Work to complete:
Your answer must hold only the lines below from the line containing "Lorem Ipsum is" through the line containing "https://vsimpptx.com", each reproduced exactly.

^^^^^^^^^^^^^^^^

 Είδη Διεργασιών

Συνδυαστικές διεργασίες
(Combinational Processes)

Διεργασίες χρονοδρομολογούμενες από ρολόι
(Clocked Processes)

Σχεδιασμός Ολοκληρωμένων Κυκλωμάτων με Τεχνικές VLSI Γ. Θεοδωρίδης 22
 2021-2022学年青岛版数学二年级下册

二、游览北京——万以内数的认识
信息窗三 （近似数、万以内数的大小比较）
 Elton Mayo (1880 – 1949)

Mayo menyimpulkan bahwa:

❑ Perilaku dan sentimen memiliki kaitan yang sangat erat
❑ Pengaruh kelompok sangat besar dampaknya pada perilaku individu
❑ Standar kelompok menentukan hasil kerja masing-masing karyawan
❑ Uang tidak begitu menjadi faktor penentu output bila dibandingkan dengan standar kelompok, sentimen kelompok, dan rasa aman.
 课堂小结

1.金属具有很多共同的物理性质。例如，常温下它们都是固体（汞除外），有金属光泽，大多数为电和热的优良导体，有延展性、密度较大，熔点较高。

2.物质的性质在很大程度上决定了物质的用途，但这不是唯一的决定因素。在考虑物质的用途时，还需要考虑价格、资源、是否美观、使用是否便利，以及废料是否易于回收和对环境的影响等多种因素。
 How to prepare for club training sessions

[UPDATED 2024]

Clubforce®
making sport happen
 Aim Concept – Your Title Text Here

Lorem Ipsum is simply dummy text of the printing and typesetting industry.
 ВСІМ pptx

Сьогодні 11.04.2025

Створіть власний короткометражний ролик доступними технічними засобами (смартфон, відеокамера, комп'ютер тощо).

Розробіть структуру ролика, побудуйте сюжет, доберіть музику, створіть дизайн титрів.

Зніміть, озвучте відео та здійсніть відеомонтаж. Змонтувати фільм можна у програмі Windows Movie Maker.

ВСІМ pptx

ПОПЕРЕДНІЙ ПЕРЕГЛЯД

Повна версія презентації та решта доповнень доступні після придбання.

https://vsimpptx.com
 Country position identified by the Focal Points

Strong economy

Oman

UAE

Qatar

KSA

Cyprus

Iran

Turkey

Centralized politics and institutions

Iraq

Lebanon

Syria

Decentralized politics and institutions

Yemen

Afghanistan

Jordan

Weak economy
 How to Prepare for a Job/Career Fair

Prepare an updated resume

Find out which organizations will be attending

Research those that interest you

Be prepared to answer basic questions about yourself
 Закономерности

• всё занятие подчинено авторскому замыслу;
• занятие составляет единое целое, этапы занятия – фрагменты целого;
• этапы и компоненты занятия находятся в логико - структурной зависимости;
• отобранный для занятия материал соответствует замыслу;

^^^^^^^^^^^^^^^^

Solution to this problem:
Lorem Ipsum is simply dummy text of the printing and typesetting industry.
 ВСІМ pptx

Сьогодні 11.04.2025

Створіть власний короткометражний ролик доступними технічними засобами (смартфон, відеокамера, комп'ютер тощо).

Розробіть структуру ролика, побудуйте сюжет, доберіть музику, створіть дизайн титрів.

Зніміть, озвучте відео та здійсніть відеомонтаж. Змонтувати фільм можна у програмі Windows Movie Maker.

ВСІМ pptx

ПОПЕРЕДНІЙ ПЕРЕГЛЯД

Повна версія презентації та решта доповнень доступні після придбання.

https://vsimpptx.com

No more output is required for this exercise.